**** Passage
The Parties will cooperate to promptly wind down Services, Foothold America shall:
i. make an estimate of all remaining amounts owed by Client, adjust any deposits to take in account an ongoing Plan Charges, etc., and
ii. invoice Client for any excess amounts due (including amounts necessary to increase any underfunded deposits), or
iii. reimburse Client for any excess deposits after all current Fees, Plan Charges, and other amounts have been deducted. Typically, for EOR services, Foothold America retains $3,000 per Assigned Personnel from the refundable deposit for items such as post-termination expense reports, provider fees, COBRA fees of $100 per enrollee (employee plus dependents) per month for as long the former Foothold America employee continues this election; but may adjust this amount depending upon the specific facts and circumstances. For example, upon expiration or termination of a Service Description, Client is obligated to continue to pay all applicable Plan Charges and other amounts due hereunder (e.g., for COBRA, salary, accrued vacation, and other compensation) which Foothold America is obligated to pay its employee per the approved Employment Letter and applicable law (as if Assigned Personnel were terminated the next business day after the expiration or termination of the applicable Service Description); regardless of whether Foothold America elects to terminate such employee or not. If Client requests and/or needs additional Services as part of such transition; such Services shall be documented in an amendment and will be provided at Foothold America’s then current rates, unless otherwise agreed in writing by the Parties.
6. Confidentiality
Both parties agree to maintain the confidentiality of the other party’s proprietary information and not to disclose such information to any third party without prior written consent, except as required by law.
a. Definition. Each Party (the “Receiving Party“), agrees that all confidential, non-public information received by the Party, its affiliates and it or its affiliates’ employees, agents and contractors (collectively “Personnel”) relating to the other Party, its customers, or its vendors in connection with this Agreement, regardless of the manner or medium in which it is furnished to or otherwise obtained by the Receiving Party, its affiliates and its Personnel will be deemed confidential information of the disclosing Party; provided such information was disclosed under circumstances in which the receiving individual would have reasonably known such information was confidential (collectively, “Confidential Information“). Notwithstanding the foregoing: (a) Foothold America and its Personnel (including Assigned Personnel) shall not be deemed to be Client’s Personnel, (b) Client acknowledges that Foothold America’s Confidential Information includes (regardless of the circumstance in which it was disclosed) this Agreement, each Foothold America Proposal (regardless of whether it was signed), the details of how Foothold America (but not its Assigned Personnel)) performs its Services and all Foothold America business plans, marketing plans, marketing materials, strategies, forecasts, analyses, financial information, client and supplier lists, employee information (including Assigned Personnel) and information regarding Foothold America’s and its vendors’ software and other information technology systems; and (c) Foothold America acknowledges that Client’s Confidential Information includes (regardless of the circumstance in which it was disclosed) all Client business plans, product or service offering plans, Developments, marketing plans, marketing materials, strategies, forecasts, analyses, financial information, client and supplier lists, Client’s employee information and information regarding Client’s and its vendors’ software and other information technology systems.
********
**** Rows
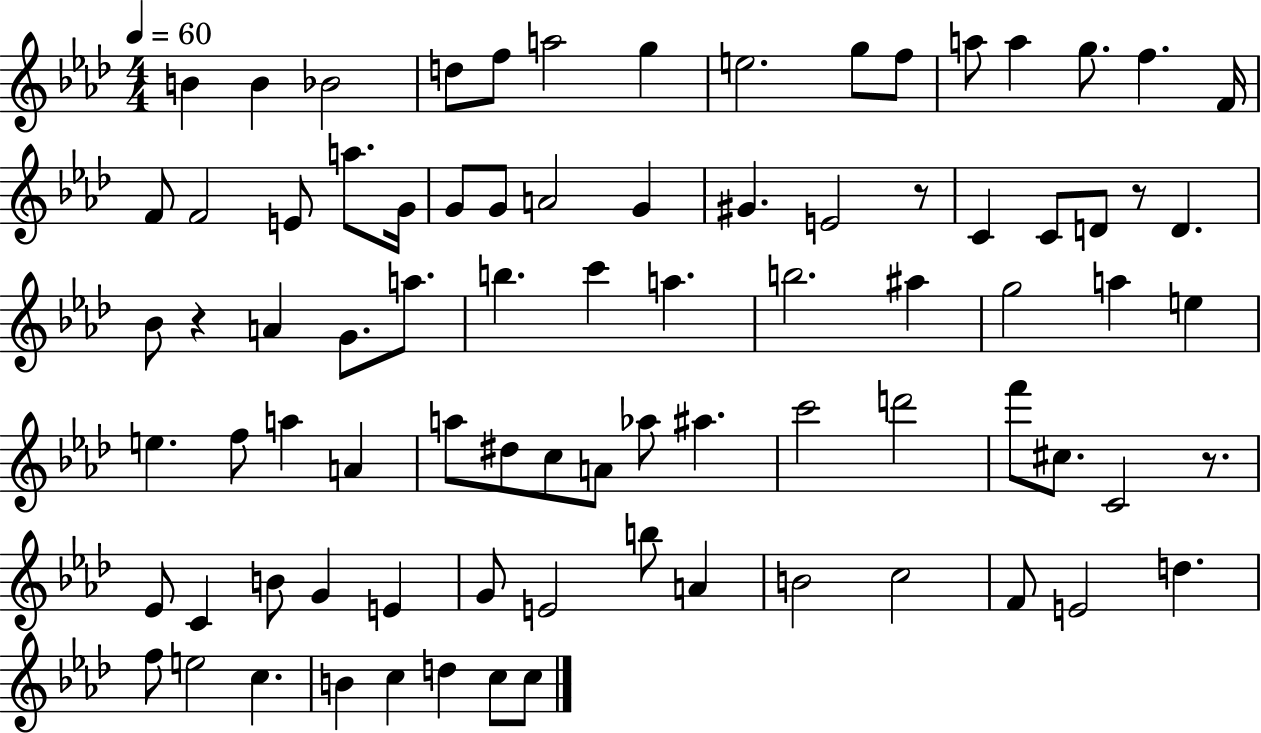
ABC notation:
********
**** Rows
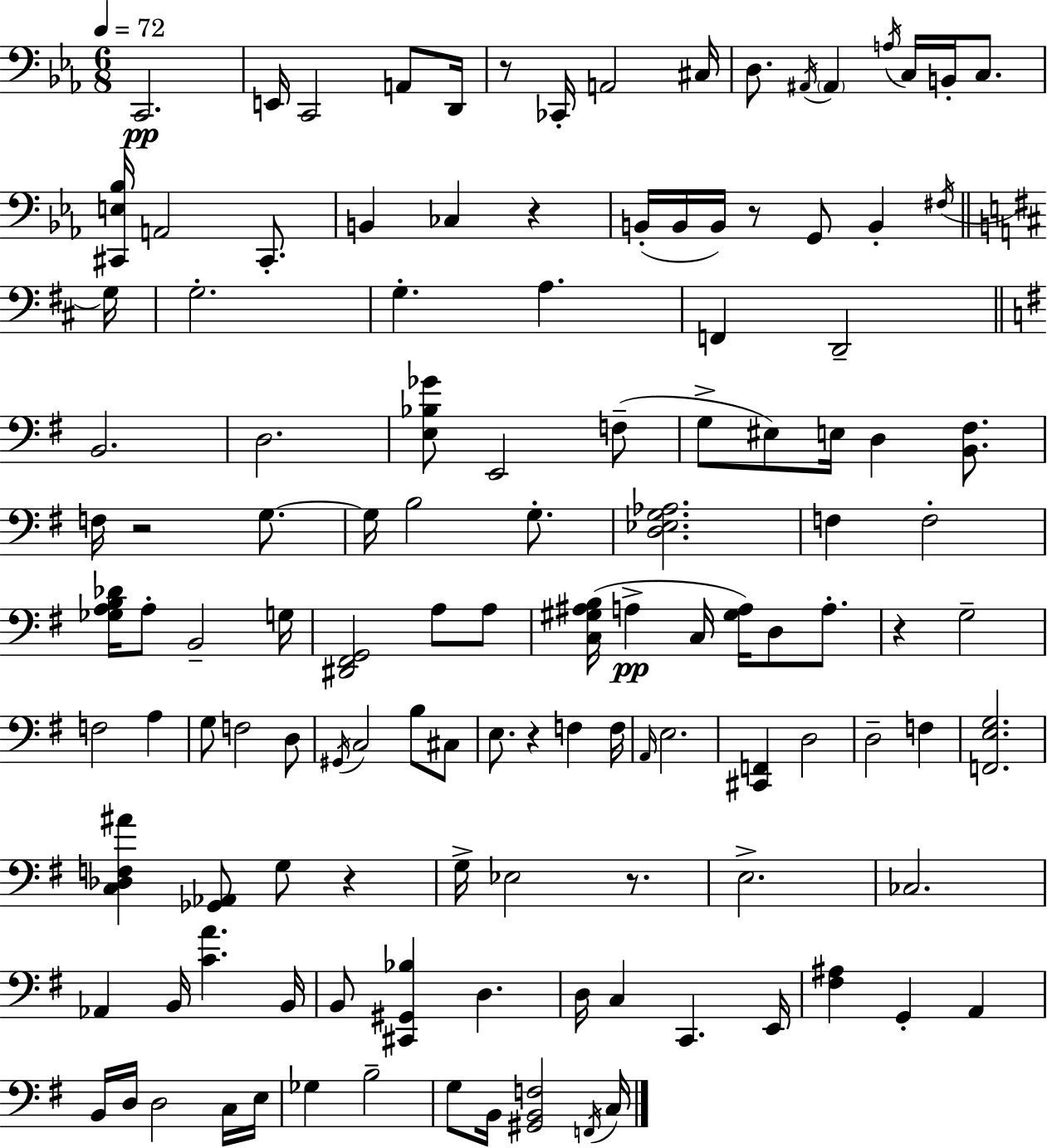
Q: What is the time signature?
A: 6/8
********
> Exercises to complete
a - For EOR services, how much does Foothold America typically retain per Assigned Personnel from the refundable deposit, according to the services agreement passage?
b - Please continue the services agreement passage from the point where it stops.

> Answers
a - $3,000 per Assigned Personnel.

b -
b. Proposed Business. This Section 6 (Confidentiality) also applies to any information exchanged between the Parties regarding proposed business, regardless of whether the Parties enter into a Proposal or other contract regarding such proposed business.
c. Personal Data. “Personal Data” (which term is defined below) is a subset of Confidential Information. If information is both Personal Data and Confidential Information, the Parties shall comply with requirements herein applicable to both and if they conflict, the more restrictive of the two requirements shall apply. If either Party becomes aware of improper access to and/or disclosure of the Personal Data of the other Party (e.g., its Personnel, clients, etc.), such Party shall promptly notify the other Party of such access and/or disclosure.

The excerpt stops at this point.